For a long while, Garrin said nothing. Then, slowly, he stood. “You’ll need a cloak. And a boat.”

By nightfall, the unlikely pair sailed toward the capital, a flickering dot beyond the dark horizon. Word traveled before them, as whispers often do. Rumors of a prince betrayed by his father spread like fire through dry grass. When Ronar and Garrin reached the outer boroughs of the city, they found not soldiers, but commoners—gathered with torches and tools, hungry not for food but for change.

A revolution was brewing.

They stormed the palace gates, not with battering rams, but with a wave of voices, truth, and fury. The king’s guard, half of whom had known hunger themselves, turned their blades sideways.

At the heart of the throne room, King Aldric stood as if time had broken around him. His crown glimmered under torchlight. Beside him, no allies. Only silence.

“You,” he said, his voice hoarse with disbelief. “My son... would bring them here?”

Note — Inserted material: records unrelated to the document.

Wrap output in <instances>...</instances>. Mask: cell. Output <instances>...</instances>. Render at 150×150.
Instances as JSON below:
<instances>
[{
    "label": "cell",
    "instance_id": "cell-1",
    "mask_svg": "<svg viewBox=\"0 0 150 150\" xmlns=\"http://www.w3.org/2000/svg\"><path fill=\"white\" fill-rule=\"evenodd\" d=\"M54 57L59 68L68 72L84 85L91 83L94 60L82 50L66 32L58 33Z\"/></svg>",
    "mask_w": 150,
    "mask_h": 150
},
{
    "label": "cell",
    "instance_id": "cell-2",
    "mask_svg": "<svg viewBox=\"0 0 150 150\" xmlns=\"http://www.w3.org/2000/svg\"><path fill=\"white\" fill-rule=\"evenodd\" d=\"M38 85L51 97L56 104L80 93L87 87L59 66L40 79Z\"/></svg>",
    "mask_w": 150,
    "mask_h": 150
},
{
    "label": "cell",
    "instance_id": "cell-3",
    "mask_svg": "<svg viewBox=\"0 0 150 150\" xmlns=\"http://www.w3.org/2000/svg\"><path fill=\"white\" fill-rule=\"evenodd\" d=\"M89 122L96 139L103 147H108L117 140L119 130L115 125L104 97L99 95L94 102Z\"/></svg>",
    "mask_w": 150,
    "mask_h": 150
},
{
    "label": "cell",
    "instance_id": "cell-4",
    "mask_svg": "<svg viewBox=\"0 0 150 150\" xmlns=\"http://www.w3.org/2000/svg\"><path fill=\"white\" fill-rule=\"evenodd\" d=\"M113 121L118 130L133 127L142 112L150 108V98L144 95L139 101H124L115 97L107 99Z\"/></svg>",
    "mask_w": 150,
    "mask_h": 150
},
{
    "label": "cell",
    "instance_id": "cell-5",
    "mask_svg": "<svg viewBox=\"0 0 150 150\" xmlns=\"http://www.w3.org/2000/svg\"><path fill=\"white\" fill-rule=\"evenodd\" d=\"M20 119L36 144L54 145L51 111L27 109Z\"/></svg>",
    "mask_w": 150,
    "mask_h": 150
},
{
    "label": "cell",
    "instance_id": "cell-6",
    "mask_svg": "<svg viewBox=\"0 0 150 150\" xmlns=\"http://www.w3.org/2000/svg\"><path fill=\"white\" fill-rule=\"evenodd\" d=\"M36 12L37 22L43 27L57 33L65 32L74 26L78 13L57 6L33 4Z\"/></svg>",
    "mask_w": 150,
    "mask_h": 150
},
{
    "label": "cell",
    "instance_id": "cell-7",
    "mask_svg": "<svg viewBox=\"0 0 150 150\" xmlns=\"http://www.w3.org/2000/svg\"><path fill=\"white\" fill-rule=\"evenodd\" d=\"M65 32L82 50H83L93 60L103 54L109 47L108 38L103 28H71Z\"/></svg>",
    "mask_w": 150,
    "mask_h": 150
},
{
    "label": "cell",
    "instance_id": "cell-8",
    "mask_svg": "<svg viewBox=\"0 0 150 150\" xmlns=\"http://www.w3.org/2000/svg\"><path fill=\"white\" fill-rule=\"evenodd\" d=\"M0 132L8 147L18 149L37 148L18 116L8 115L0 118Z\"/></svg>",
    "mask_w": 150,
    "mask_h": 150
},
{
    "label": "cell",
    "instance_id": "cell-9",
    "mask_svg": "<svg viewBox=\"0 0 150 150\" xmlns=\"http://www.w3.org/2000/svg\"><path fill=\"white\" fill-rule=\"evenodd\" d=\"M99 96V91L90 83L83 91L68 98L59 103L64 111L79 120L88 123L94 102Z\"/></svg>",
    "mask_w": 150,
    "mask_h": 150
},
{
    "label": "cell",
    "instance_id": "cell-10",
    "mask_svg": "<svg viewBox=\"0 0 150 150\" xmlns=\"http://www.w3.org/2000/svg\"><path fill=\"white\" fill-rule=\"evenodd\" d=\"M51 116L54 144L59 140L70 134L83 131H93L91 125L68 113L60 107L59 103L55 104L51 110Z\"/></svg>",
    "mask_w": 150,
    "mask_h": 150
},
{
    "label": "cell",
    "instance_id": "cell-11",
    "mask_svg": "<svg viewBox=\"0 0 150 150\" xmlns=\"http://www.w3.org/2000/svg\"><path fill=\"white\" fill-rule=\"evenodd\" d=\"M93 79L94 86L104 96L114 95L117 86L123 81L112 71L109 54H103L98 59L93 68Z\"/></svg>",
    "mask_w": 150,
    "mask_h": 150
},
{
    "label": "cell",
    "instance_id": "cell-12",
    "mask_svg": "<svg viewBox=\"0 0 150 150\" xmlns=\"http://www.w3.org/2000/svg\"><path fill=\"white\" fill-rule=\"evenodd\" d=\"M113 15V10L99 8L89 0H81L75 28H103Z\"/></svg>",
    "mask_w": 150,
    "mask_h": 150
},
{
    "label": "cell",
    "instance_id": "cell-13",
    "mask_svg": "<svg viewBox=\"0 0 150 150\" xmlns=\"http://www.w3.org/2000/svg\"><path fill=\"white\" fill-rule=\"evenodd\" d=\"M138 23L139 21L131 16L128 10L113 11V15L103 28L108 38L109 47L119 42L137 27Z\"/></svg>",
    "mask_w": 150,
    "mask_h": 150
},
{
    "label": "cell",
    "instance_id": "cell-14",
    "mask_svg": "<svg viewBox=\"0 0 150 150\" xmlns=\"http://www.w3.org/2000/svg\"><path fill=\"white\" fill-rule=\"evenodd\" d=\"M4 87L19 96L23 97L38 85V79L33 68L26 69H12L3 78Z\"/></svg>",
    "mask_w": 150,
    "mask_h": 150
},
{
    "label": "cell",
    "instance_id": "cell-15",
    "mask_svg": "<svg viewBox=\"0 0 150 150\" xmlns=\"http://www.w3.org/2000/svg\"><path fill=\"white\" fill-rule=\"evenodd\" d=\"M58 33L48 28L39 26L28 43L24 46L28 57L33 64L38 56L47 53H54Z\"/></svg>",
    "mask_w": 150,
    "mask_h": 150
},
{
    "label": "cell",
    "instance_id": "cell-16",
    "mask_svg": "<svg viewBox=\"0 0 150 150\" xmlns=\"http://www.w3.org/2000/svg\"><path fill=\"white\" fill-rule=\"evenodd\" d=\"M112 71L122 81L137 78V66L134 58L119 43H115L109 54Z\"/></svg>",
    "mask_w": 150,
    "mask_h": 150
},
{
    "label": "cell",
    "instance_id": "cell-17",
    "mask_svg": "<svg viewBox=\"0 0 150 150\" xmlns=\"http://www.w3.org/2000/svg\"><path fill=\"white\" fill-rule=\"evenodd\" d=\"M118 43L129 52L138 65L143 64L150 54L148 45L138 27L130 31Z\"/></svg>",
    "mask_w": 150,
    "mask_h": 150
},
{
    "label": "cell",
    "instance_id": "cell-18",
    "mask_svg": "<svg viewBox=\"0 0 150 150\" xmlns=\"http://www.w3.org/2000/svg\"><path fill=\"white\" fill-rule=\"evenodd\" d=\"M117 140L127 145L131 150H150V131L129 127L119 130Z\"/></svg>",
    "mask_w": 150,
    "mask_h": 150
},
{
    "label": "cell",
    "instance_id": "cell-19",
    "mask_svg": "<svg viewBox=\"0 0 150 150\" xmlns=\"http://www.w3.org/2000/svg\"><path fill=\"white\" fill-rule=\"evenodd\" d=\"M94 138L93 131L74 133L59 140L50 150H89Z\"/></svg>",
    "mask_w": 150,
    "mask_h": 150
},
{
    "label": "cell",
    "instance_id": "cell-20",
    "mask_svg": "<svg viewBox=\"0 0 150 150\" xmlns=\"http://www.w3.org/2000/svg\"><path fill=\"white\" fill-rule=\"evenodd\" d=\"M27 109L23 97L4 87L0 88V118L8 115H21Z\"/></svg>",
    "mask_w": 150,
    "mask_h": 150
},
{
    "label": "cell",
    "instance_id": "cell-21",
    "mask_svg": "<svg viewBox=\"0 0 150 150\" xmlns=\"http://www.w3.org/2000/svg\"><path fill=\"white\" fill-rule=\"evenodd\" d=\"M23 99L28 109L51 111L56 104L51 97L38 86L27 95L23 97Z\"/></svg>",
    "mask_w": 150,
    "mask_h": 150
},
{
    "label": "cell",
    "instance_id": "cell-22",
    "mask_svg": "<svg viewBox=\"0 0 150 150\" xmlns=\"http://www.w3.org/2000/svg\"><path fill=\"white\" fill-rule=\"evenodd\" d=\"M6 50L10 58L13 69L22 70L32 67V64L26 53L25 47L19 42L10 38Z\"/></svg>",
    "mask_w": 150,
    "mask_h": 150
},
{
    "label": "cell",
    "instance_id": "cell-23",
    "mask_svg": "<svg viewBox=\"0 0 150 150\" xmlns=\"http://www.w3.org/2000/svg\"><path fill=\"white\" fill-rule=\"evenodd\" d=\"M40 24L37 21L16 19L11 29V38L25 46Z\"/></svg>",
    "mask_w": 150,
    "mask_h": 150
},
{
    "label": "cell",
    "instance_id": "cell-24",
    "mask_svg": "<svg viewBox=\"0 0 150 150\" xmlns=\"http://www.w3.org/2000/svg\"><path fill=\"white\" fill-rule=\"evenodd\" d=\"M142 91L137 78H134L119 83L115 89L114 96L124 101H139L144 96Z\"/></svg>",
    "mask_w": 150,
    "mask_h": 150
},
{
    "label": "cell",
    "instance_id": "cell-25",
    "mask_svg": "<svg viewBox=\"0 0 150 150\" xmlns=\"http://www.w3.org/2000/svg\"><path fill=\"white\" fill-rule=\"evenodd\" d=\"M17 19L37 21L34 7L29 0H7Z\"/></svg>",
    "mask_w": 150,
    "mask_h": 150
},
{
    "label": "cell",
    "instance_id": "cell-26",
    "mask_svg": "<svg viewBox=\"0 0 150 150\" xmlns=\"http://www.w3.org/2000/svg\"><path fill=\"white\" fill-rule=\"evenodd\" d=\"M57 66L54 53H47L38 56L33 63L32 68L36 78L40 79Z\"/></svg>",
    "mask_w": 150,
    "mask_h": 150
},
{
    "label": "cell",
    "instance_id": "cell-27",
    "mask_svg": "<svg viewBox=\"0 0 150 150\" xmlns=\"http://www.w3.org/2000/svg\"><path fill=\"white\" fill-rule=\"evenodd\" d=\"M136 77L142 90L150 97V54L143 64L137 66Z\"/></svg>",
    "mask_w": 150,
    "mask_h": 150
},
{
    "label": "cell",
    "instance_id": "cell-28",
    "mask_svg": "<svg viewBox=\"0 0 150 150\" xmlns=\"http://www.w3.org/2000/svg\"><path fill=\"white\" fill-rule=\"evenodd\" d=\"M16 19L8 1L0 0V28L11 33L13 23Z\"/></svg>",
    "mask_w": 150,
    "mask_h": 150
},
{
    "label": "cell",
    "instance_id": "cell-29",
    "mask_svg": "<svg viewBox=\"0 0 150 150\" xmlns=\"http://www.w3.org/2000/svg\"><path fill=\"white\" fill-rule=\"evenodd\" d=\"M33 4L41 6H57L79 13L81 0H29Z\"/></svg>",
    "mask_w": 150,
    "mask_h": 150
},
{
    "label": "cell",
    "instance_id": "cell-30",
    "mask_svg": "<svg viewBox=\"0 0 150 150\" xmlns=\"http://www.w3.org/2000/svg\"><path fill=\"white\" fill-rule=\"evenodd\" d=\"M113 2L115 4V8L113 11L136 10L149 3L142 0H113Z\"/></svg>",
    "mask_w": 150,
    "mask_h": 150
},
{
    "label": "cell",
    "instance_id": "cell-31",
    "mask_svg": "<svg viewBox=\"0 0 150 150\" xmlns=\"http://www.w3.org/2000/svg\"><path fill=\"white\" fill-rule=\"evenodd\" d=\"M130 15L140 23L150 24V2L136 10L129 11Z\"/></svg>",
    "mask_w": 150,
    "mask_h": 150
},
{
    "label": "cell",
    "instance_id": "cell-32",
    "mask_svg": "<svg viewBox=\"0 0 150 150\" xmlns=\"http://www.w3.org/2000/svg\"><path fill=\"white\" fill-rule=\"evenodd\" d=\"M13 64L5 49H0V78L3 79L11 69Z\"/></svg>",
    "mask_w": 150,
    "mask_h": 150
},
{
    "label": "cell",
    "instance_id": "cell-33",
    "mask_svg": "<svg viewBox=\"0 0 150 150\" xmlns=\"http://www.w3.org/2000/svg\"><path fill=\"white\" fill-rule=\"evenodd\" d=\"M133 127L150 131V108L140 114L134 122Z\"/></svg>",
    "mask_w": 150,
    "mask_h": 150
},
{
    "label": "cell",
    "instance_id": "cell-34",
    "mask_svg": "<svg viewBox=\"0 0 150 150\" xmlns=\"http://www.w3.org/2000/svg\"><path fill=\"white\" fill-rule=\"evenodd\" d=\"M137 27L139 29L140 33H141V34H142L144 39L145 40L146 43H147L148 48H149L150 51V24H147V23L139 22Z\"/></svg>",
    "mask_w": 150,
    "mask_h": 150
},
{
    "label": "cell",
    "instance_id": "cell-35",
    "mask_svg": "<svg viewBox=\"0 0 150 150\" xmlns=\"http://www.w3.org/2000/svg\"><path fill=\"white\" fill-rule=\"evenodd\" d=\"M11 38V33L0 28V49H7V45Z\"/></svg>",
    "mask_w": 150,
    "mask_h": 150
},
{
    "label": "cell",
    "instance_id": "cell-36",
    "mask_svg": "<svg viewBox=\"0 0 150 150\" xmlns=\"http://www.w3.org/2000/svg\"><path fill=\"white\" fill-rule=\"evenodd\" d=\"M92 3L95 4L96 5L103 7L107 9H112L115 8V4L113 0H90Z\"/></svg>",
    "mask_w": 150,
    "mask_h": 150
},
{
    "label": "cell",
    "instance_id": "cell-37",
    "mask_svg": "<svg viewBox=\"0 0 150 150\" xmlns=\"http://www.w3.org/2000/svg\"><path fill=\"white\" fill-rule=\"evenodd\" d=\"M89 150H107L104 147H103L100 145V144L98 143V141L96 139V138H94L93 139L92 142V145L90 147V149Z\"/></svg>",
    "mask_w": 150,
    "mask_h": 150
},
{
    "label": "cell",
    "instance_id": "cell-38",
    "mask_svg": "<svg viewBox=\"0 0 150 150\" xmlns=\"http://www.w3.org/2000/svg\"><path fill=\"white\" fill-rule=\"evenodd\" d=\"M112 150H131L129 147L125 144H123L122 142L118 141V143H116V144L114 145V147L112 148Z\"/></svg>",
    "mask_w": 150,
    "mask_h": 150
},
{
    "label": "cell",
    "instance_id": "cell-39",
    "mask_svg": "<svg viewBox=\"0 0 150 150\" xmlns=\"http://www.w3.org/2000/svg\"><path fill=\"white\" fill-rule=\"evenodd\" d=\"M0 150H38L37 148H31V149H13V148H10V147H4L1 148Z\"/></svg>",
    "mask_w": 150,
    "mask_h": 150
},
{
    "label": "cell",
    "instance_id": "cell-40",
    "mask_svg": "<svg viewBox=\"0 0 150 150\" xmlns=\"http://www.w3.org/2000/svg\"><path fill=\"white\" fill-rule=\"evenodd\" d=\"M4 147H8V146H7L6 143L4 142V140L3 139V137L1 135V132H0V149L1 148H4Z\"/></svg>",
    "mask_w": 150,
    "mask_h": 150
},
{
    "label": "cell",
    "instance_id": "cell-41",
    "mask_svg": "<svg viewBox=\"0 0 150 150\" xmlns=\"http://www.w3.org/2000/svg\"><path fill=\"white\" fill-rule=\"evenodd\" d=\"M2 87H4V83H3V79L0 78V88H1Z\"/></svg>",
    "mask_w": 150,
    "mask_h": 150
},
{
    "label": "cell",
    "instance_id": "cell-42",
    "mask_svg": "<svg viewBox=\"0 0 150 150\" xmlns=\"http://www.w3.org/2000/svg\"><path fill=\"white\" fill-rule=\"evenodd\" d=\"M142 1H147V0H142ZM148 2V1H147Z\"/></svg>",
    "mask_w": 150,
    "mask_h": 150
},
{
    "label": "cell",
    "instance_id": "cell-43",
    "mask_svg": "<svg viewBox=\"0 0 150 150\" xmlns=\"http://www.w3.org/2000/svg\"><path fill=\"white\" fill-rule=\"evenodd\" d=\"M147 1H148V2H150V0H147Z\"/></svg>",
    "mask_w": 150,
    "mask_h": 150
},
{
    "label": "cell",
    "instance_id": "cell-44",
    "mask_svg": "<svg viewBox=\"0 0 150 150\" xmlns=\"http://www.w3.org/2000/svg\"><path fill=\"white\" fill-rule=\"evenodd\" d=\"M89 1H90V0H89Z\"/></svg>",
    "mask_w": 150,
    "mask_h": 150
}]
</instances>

“They are my people,” Ronar replied.

“They are thieves. Liars. Dirt.”

“No, Father,” Ronar said. “They are the ransom you refused to pay.”

With that, Garrin stepped forward, pulling from his cloak the prince’s seal ring—the one he had saved.

“I believe this belongs to the future,” he said, tossing it to Ronar.

Within days, the lion’s banners were lowered, and a new crest was raised—a net and a flame, entwined. King Aldric was exiled to the coastal cliffs where wind never ceased and comfort never came.

Under King Ronar, the realm changed. Taxes were eased. Bread became more common than chains. Garrin was offered land, but he refused, choosing instead to fish the calmer seas with his son at his side.

But when asked, years later, how the kingdom had changed, Garrin would say, “Not by war. Not by blood. By a ransom no coin could pay—just a little mercy. And a man who learned to see with his eyes open.”